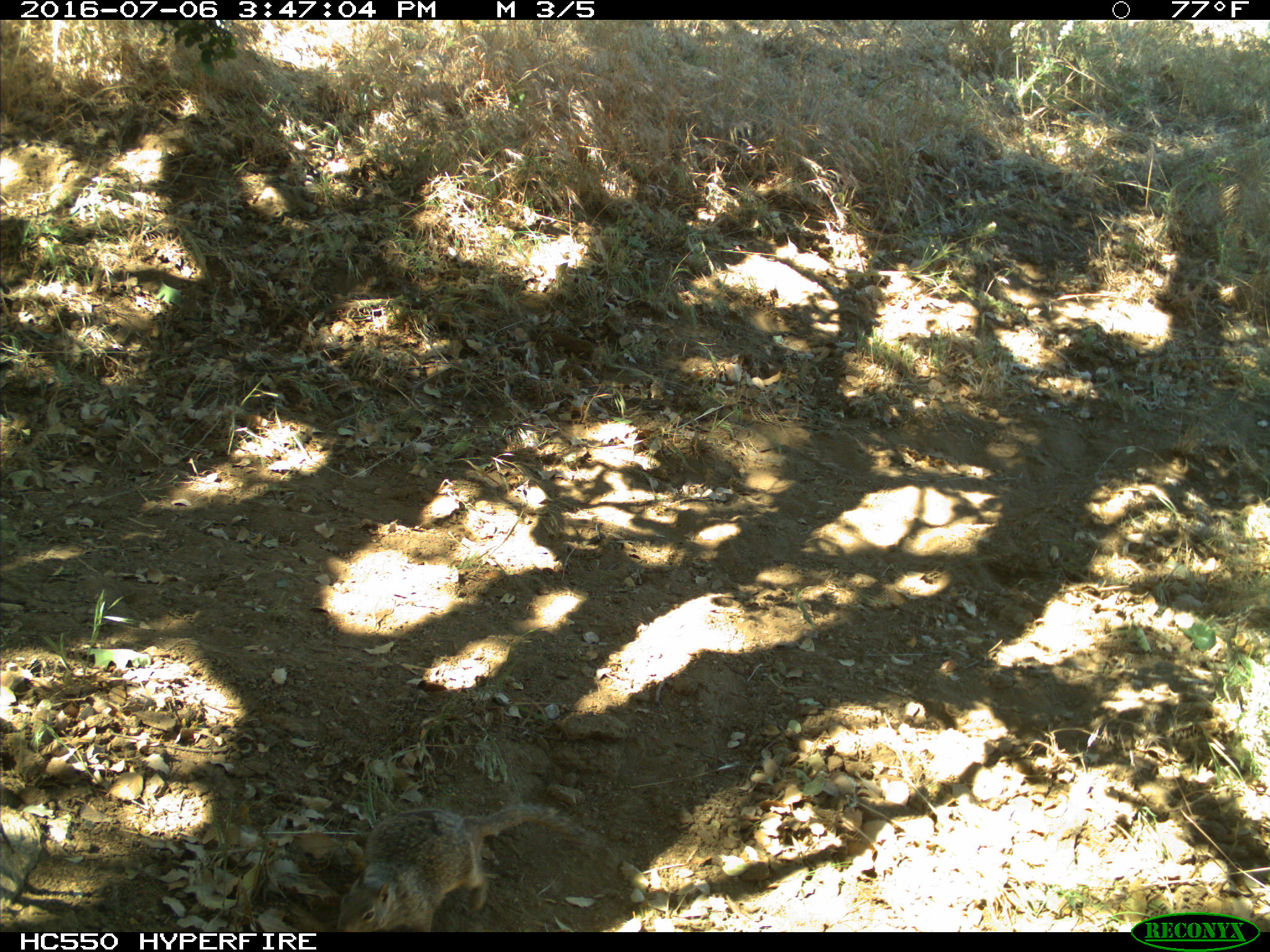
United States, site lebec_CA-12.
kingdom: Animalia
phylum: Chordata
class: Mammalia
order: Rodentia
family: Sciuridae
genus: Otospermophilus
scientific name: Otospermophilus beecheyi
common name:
++++
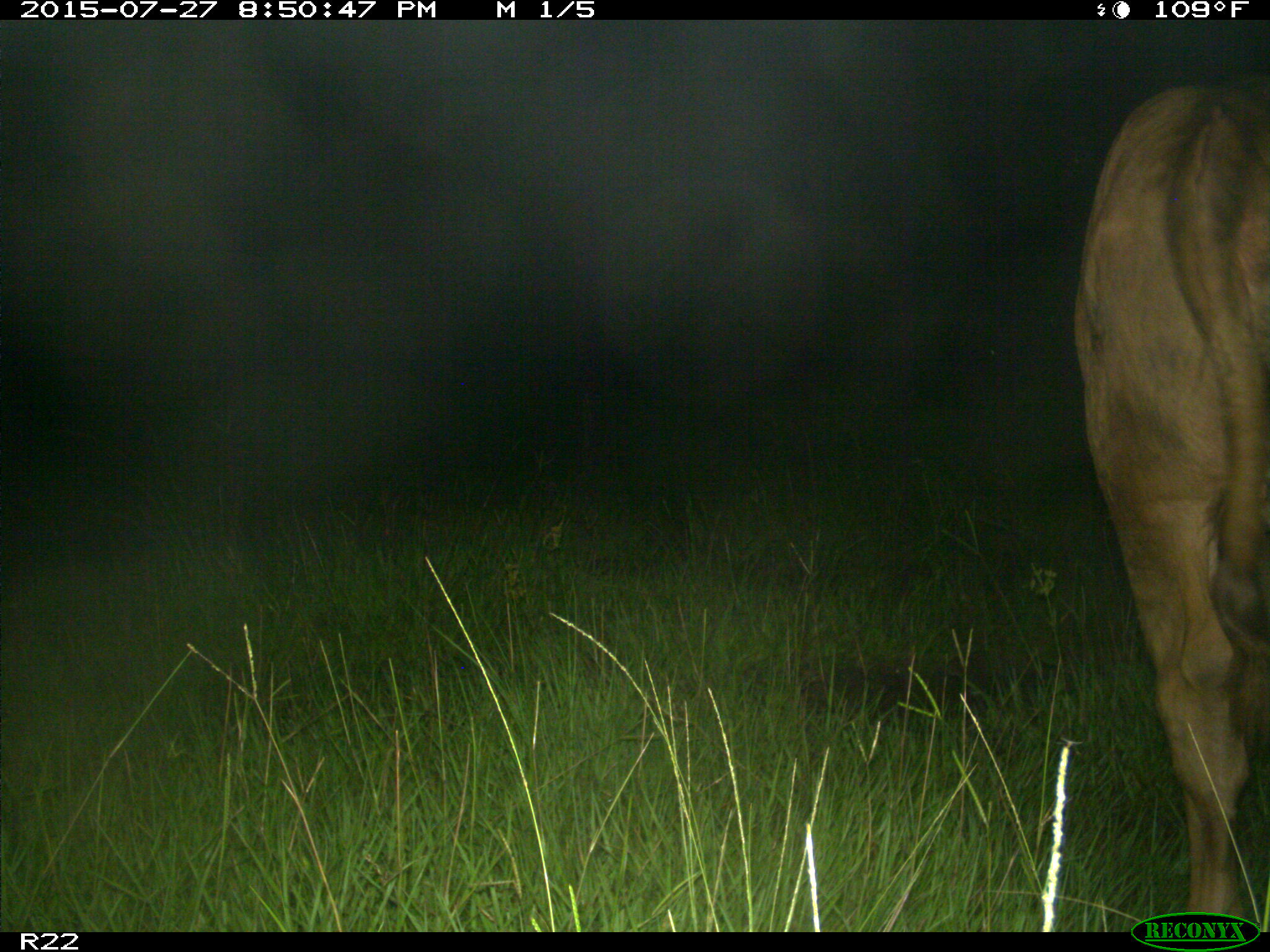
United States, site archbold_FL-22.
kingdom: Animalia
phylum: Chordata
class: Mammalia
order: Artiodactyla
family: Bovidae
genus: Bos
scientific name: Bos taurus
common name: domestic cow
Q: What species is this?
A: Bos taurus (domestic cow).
++++
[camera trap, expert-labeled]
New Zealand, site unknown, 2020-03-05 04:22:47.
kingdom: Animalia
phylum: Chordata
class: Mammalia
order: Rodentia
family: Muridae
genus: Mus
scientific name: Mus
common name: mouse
++++
Lines with the word "States": how many appear in the data? State only the number.

* Exercise response
2